The weakness in the pound has pushed FTSE 100 to its highest level in over two weeks, and made it the best performer in Europe. 

Sterling started the session a negative note and the slowdown in the UK growth rate made matters worse. In the second-quarter economy the economy grew by 1.5%, while economists were anticipating a reading of 1.7%, and that compared with the previous reading of 2%. 

ITV is the biggest gainer on the FTSE 100 after Barclays changed its rating on the stock to overweight from equal weight, and the price target was increased to 200p from 190p. ITV shares are up 3.2% to 173p.

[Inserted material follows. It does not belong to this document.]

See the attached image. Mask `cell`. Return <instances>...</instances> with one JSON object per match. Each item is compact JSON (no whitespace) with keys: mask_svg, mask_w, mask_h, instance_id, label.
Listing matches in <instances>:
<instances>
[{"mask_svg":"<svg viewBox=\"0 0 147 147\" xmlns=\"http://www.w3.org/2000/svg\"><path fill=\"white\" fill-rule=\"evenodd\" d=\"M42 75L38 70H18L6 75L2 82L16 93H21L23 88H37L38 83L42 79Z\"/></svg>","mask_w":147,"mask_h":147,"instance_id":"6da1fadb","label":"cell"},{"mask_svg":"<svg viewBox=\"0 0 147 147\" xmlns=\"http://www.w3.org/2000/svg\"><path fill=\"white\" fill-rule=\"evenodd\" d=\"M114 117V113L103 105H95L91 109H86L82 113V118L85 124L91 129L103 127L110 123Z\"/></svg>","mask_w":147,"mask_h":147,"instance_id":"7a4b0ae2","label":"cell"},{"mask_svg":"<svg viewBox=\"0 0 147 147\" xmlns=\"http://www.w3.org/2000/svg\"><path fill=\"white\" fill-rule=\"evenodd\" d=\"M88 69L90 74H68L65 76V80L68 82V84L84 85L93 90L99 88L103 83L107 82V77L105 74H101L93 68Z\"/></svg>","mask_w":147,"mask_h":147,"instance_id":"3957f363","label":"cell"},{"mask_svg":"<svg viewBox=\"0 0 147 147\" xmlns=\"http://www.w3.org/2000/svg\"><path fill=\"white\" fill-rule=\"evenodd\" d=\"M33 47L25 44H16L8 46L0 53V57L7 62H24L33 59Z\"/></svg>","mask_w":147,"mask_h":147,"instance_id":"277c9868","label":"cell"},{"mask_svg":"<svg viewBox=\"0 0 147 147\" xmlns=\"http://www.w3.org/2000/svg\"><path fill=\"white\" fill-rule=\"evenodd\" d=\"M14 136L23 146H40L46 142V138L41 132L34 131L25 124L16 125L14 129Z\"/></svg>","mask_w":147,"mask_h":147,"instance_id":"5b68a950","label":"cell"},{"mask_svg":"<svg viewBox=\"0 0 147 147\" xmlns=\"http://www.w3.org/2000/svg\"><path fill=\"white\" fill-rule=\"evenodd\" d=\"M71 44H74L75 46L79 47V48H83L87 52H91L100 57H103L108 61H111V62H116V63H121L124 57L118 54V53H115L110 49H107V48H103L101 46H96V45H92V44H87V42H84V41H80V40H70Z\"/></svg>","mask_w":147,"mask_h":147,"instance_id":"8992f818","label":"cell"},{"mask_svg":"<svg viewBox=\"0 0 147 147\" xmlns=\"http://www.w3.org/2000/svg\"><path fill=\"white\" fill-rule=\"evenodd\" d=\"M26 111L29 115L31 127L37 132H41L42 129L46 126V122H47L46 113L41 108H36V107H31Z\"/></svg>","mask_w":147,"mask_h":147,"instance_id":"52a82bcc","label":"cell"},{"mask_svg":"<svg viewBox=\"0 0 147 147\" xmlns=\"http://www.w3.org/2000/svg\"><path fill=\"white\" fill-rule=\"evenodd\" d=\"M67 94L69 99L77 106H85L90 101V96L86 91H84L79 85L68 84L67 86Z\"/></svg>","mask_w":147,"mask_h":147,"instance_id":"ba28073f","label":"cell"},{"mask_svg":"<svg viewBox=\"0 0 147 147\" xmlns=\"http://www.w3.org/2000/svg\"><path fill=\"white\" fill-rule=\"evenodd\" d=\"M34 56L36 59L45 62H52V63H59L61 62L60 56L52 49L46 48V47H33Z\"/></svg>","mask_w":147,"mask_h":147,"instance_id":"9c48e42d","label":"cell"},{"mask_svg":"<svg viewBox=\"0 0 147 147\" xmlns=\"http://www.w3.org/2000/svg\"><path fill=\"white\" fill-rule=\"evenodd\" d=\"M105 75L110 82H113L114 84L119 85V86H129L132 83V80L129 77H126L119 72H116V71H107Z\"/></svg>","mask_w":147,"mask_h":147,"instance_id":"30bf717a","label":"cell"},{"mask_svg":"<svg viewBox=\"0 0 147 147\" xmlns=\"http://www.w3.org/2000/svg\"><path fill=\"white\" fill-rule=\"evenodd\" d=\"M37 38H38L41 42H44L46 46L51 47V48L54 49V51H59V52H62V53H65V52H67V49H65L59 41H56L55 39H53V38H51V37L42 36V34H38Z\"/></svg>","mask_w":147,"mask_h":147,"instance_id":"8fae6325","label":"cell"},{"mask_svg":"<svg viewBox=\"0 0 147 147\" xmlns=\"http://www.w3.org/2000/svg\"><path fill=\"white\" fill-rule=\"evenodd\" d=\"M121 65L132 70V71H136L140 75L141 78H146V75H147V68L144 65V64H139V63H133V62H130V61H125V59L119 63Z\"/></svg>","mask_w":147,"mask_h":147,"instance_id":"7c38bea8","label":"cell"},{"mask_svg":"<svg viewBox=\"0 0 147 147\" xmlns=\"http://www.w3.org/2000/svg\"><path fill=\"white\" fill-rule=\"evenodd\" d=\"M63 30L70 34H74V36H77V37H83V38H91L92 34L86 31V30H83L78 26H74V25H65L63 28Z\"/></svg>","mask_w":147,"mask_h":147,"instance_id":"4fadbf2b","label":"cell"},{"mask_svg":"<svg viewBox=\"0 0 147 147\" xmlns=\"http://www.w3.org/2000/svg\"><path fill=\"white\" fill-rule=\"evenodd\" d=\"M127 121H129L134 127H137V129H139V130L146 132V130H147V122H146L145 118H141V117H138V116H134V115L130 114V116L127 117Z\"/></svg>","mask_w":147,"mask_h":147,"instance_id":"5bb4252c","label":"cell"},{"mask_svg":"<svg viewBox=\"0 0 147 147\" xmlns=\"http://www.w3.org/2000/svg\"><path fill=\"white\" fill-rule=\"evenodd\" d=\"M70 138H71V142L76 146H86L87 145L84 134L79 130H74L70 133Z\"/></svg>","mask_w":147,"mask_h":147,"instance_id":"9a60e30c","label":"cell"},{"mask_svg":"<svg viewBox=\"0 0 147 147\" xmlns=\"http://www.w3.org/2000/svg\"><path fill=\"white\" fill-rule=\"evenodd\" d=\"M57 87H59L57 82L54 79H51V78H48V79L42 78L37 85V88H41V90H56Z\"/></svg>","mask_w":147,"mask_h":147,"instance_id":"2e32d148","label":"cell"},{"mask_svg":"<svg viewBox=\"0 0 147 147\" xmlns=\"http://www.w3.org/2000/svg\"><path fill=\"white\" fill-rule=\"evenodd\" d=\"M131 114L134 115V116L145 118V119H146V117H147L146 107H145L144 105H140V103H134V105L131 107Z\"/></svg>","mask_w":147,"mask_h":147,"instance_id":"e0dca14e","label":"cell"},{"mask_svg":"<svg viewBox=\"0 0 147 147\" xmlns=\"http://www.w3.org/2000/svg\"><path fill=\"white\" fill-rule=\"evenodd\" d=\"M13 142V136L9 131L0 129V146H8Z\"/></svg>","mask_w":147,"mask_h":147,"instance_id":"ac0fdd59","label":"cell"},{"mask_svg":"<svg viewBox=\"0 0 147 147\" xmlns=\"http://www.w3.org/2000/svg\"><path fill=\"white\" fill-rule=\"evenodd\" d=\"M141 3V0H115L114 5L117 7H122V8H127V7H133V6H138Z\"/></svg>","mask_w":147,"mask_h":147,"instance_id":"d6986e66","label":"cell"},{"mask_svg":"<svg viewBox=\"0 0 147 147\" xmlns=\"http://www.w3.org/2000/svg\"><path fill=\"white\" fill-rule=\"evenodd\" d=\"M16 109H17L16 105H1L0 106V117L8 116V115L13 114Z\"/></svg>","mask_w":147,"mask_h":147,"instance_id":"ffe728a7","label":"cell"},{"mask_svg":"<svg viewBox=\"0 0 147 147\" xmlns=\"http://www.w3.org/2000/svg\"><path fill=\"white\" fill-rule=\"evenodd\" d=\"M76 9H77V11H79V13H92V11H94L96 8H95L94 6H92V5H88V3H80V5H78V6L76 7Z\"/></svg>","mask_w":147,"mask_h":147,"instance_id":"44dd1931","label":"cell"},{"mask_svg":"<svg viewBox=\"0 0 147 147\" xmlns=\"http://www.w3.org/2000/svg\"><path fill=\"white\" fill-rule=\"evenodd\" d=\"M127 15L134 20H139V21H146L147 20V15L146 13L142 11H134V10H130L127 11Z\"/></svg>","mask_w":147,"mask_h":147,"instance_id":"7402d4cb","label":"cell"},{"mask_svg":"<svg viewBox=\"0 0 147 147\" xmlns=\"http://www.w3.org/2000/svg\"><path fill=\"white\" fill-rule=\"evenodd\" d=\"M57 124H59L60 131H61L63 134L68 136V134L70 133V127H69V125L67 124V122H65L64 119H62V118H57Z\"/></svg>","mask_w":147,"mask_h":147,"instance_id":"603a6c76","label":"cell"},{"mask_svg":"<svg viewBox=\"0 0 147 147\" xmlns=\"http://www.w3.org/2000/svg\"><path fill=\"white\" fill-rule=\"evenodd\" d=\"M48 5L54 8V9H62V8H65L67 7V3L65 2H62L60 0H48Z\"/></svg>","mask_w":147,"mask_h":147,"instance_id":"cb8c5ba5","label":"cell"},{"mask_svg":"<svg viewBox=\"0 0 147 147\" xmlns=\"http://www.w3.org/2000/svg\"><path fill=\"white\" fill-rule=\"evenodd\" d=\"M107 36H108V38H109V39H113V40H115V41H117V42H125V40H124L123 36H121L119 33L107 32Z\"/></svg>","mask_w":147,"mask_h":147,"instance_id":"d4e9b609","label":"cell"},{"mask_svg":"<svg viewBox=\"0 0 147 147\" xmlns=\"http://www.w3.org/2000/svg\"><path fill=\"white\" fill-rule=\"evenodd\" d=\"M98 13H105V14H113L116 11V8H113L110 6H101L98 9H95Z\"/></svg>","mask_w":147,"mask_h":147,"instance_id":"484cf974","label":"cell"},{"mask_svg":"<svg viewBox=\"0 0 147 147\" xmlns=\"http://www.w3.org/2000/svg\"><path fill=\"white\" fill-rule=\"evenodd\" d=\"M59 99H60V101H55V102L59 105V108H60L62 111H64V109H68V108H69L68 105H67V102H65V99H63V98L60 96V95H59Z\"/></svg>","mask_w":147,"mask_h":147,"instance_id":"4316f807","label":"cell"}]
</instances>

Carillion shares down 11% after the company issued its first-half figures. The troubled construction company had a mixed report. There were additional write-downs, but it is also selling-off non-core assets to raise funds. It managed to secure £140 million committed facility with a few banks, and this will give the company some much needed breathing space. Today’s downward move in the share price comes after two major rallies, so a pullback isn’t a surprise. The company could have up to £16 billion worth of work in the pipeline, it just needs to bridge the funding gap in the meantime.

The EUR/USD is largely unchanged today even though German unemployment dropped to a record-low. The unemployment rate ticked down to 5.6% from 5.7%. Eurozone CPI remained steady at 1.5%, missing the consensus of 1.6%. The euro will be in focus over the weekend when Catalonia holds their referendum on independence.

The GBP/USD was losing ground overnight and the update from Mark Carney, the Governor of the Bank of England, put a bit of extra pressure on the currency. Mr Carney stated that productivity slipped due to uncertainty over Brexit, and he also expressed concerns for the level of UK household debt. 

We are expecting the Dow Jones to open 15 points lower at 22,366, and we are calling the S&P 500 down 1 point at 2509.

At 1.30pm, the US will announce the private consumption expenditure (PCE) index and the consensus is for a reading of 1.5% on an annual basis, and that compares with the July reading of 1.4%. The US will also report personal income and spending, and traders are expecting a reading of 0.2% and 0.1% respectively.